LXIII Edición: Temporada de lluvias

Tu nombre

El pensamiento se metió como dolor, profundo, —o quizá— fue poco a poco, no lo sé. Pero se instaló en mi cabeza con voces intermitentes y apagadas. Empezó cual un murmullo, un sonido inesperado, inconsistente. Apenas dos notas escapadas de alguna pianola somnolienta que recordaban algo —tal vez— un nombre.

Una noche, cuando escuchaba a los gatos, las notas sonaban imprecisas entre dos pensamientos. El nombre cayó sin intensión —casual— y casi sin detenerse se perdió entre otros nombres y recuerdos, entre otros anhelos, otras ficciones.

Así como se recuerdan los sueños; los sonidos del nombre se mezclaron con el ruido del día que nace, con otras voces, con el jugo de naranja, con el olor de los mangos, del pasto recién cortado, con el cereal crujiente de mis mañanas. Después, se perdió entre los sonidos del agua de los grifos y de las fuentes. Se confundió con el estruendo de las ruedas en el pavimento, se fundió con el abrir y cerrar de puertas y cajones. Se unió con el aroma del pan y al sencillo olor a sopa. Lo arrastró el viento junto con las flores de las jacarandas y lo dejó por la tarde en el perfume de un huizache.

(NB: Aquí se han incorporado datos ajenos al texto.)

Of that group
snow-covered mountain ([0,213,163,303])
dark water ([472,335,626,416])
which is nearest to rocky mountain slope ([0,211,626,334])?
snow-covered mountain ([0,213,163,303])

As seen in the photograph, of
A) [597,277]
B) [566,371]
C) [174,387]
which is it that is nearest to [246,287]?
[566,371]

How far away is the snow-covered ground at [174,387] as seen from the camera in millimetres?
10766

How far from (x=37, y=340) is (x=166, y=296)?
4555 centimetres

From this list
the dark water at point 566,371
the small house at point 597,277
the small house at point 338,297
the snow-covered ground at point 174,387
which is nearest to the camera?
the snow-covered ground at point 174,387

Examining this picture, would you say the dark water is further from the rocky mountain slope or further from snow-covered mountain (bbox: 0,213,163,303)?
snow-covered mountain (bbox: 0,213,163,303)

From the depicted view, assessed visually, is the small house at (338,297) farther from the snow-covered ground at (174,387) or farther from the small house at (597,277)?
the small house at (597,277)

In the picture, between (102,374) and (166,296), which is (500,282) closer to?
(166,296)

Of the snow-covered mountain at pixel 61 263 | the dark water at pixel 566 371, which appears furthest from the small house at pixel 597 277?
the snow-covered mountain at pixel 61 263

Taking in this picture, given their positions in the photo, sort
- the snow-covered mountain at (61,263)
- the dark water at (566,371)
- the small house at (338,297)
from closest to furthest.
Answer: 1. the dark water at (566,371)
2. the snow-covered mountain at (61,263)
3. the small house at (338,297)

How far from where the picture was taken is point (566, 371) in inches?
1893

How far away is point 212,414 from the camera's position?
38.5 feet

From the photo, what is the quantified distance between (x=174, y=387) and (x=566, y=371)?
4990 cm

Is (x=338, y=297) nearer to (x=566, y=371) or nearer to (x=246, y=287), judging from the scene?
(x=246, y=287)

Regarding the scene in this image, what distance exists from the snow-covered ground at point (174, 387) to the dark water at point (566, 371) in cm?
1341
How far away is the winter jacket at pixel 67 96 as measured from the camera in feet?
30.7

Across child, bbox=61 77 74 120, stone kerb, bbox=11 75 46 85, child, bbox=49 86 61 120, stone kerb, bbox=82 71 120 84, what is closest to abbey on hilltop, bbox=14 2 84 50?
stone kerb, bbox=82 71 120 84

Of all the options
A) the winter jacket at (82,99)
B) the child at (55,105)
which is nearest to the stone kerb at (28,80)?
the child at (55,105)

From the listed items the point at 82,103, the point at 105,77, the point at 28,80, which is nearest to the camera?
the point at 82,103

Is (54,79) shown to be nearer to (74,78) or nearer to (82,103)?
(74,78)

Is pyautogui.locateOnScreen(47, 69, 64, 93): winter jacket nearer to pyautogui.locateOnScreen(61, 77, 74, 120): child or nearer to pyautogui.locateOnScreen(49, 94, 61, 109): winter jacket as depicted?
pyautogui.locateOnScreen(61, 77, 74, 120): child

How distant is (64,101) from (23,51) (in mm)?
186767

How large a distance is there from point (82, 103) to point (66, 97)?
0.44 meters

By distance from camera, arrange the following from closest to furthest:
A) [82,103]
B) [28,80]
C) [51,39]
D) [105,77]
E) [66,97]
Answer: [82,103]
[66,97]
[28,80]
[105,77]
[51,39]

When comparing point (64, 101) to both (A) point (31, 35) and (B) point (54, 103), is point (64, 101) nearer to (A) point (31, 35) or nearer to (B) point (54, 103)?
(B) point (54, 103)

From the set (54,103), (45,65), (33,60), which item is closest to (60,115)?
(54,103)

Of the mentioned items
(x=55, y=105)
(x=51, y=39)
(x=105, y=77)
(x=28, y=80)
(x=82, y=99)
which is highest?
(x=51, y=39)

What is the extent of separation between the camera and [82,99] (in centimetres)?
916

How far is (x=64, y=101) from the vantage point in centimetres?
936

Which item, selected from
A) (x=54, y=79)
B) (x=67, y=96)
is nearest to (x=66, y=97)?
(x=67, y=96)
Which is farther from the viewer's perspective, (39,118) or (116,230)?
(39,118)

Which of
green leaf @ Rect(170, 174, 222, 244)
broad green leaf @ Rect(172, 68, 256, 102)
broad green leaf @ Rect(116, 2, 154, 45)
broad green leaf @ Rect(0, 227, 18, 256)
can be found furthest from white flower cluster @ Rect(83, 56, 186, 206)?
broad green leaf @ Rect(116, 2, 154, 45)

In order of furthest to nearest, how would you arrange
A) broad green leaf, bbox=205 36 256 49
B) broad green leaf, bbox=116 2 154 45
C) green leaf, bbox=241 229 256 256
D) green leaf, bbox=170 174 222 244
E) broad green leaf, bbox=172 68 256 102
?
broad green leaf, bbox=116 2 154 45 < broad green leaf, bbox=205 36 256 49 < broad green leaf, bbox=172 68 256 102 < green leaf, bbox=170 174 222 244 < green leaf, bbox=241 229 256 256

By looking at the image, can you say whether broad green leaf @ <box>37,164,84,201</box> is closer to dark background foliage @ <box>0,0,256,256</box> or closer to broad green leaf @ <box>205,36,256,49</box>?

No era más que un breve eco en el crepúsculo, cuando el oro viejo del sol se asoma a los balcones de las niñas o -¿será a sus ojos?- cuando la luz, más que calentar, cobija. Era un murmullo de calor que —si acaso— olvidó sobre la piel un roce con el eco de su nombre dejado caer como al descuido, como caen las hojas en otoño; suave crujido dorado que insinuó, leve, un nombre y lo coló en mi mente. A destellos imprevistos le puso una imagen que borró otras imágenes y otros recuerdos.

Fue apenas una ráfaga que invadió —suave como bruma— cada rincón, cada intersticio de la cama, cada espacio de la habitación. Se filtró a los cubitos de hielo, al calor de mi estufa. Mi sueño se trasformó en sonidos implacables, atronadores, que se repiten con la fuerza de lo insensato y la locura. Se grabó como tatuaje pegado al fuego del deseo y ocupó luz y tinieblas. Me machacó el cerebro, ocupó la risa y el llanto, justificó la demencia, se tornó pasión vesánica y —con insensatez— mis labios te llamaron. Desde entonces tu nombre me devora el alma.